CHAPITRE V LES EXIGENCES COÛTEUSES DE LA SOLIDARITÉ
Après l'accession à la propriété, la seconde priorité du gouvernement est le logement de nos concitoyens en difficulté. Mais autant le gouvernement fait preuve d'audace pour remédier à une situation ubuesque aux termes de laquelle des centaines de milliards de francs ont été engloutis par le système bancaire pour construire des bureaux vides alors que des centaines de milliers de personnes vivent dans la rue, autant il fait preuve d'atermoiements pour résoudre le problème de l'explosion des aides à la personne.
I. LE LOGEMENT DES PLUS DEMUNIS
La politique du logement des ménages les plus modestes fait appel à quatre vecteurs financiers principalement : le PLA très social, la ligne d'hébergement d'urgence, l'ANAH et les Fonds de solidarité (FSL).
A. LA POLITIQUE D'URGENCE ET D'INSERTION
Ø Le PLA-TS (logements d'insertion) fait l'objet d'un taux de subvention de 20 % (qui peut aller jusqu'à 25 % par dérogation préfectorale).Il est destiné aux personnes percevant moins de 60 % des plafonds de ressources PLA. Le loyer maximal est de 80 % de celui d'un logement PLA. Depuis février 1995, son taux d'intérêt est de 4,8 % (contre 5,8 % auparavant).
En 1994, le programme de PLA-TS a été porté de 10.000 logements financés prévus en loi de finances initiale à 20.000 dans le cadre du plan en faveur du logement des plus démunis.
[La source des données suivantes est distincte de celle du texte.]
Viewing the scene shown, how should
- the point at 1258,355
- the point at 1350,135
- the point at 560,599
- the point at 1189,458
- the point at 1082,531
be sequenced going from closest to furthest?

Pour 1995, 20.000 PLA-TS ont été programmés en loi de finances initiale et dans le cadre du plan d'urgence une dotation supplémentaire de 465 millions de francs a été ouverte en loi de finances rectificative de printemps.
Ø La ligne budgétaire d'hébergement d'urgence a été créée en collectif budgétaire de 1993 pour subventionner la réalisation d'opérations d'hébergement d'urgence et de logement temporaire. La dotation budgétaire, de 100 millions de francs, a été reconduite en loi de finances initiale pour 1994 et en 1995 1 ( * ) .
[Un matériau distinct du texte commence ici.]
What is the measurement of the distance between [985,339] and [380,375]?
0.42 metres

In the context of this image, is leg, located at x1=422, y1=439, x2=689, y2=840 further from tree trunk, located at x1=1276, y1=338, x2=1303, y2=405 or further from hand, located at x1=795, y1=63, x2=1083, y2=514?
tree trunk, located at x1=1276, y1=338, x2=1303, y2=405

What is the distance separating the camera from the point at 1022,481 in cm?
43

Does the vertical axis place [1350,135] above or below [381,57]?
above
Le bénéfice des subventions a été ouvert aux organismes HLM, aux Sociétés d'Économie Mixte, aux collectivités locales et à leurs groupements, aux CCAS et à tous les organismes (notamment la SONACOTRA) et associations oeuvrant dans le domaine de l'insertion par le logement.
Le taux de subvention est fixé à 50% maximum de la dépense toutes taxes comprises, non plafonnée.
Depuis le lancement du programme d'hébergement d'urgence et de logement temporaire en 1993, 153 millions de francs de subventions ont été accordés dont 89,3 millions de francs en Ile de France et 63,7 millions de francs en province.
Sur les 333 opérations financées, 85 ont concerné l'Ile de France et 248 la province. Le nombre de logements ou places créés peut être estimé à 4.812 dont 1.891 en Ile de France et 2.921 en province.
le taux de subvention moyen se situe autour de 39 % (37 % en Ile de France et 43 % en province).
Le coût moyen par logement ou place est de 81.164 F et le montant moyen de subvention par logement ou place est de 31.778 F.
Les opérations sont de natures extrêmement diverses mais consistent, dans leur grande majorité, en la création de structures d'accueil d'urgence (centres d'hébergement, foyers, résidences ou hôtels sociaux) ou de logements temporaires dits logements-passerelles (mobilisation du patrimoine vacant de l'État et des collectivités territoriales).
Ø la loi de finances rectificative de l'été a décidé le financement de 20.000 logements supplémentaires d'urgence et d'insertion. Bien que le ministre du logement ait annoncé une répartition par moitié entre les deux types d'habitation, la répartition des crédits correspond davantage à 8.000 logements d'insertion et 12.000 logements d'urgence (dont 10.000 avant la fin de l'année).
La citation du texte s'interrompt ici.